▶ [What to do]:
1. List every year that the passage on Fernand Léger mentions, in the order they appear.
2. Resume the passage on Fernand Léger, picking up right after its final sentence.

▶ [Exercise passage]:
Fernand Léger was one of the foremost members of the Paris avant-garde of the first half of the twentieth century. He studied architecture at Caen and in 1900 went to live in Paris, where he worked as an architectural draughtsman and attended the painting academies of Gérôme and Gabriel Ferrier. The powerful impression the Cézanne retrospective of 1907 had on him drove him to abandon the Impressionism of his early works and steep himself in the language of the avant-garde. He frequented the company of the Cubist painters and Apollinaire and in 1910 he joined the group of artists who exhibited at the gallery of Daniel-Henry Kahnweiler. The first works he produced within the orbit of Cubism had a figurative component, which evolved towards greater abstraction following the Contrasts of Forms series executed in 1913.

Léger was involved with the Puteaux group, a circle of artists that included the brothers Marcel Duchamp, Raymond Duchamp-Villon and Jacques Villon, who, influenced by the theories of the philosopher Henri Bergson, were interested in the analogy between art, mathematics and music. Léger exhibited with them at the salons of the Section d’Or. He was also in contact with the Russian avant-garde and the Italian Futurists, and enjoyed a close relationship with the painter Robert Delaunay.

▶ [Extracted material]:

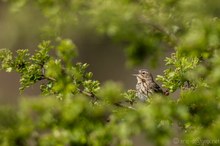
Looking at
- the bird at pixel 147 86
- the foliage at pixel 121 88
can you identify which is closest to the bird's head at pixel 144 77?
the bird at pixel 147 86

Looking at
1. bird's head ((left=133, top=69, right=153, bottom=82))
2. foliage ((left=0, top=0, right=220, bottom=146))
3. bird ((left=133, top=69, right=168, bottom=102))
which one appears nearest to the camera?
foliage ((left=0, top=0, right=220, bottom=146))

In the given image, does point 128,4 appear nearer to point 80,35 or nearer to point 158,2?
point 158,2

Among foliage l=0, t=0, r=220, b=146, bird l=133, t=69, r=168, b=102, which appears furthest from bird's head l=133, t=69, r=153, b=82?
foliage l=0, t=0, r=220, b=146

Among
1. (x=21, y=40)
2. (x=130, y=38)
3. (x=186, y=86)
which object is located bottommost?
(x=130, y=38)

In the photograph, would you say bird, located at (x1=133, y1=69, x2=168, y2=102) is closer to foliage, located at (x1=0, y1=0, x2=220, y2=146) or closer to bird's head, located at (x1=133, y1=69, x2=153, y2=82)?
bird's head, located at (x1=133, y1=69, x2=153, y2=82)

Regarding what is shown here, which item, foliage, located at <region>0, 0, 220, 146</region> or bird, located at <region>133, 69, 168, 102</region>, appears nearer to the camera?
foliage, located at <region>0, 0, 220, 146</region>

▶ [Solved tasks]:
1. 1900, 1907, 1910, 1913

2.
Léger was conscripted during the First World War and ended up in hospital. Later, during the interwar period, his work showed the influence of the review L’Esprit Nouveau, founded by the architect Le Corbusier, which advocated the machine aesthetic, ushering in his “machine period” in which his works expressed his fascination with the urban landscape of Paris. Composition with Three Figures, executed in 1932 (Paris, Centre Pompidou, Musée national d’art moderne), marked the start of his interest in the human figure and his personal approach to classicism in keeping with the widespread tendency of a “return to order.”During the Second World War he sought exile in the United States, where he lectured at various universities. On returning to Paris he joined the Communist Party and was a prolific creator until the end of his life. He produced numerous mural paintings and was interested in stained-glass windows, mosaics and tapestries.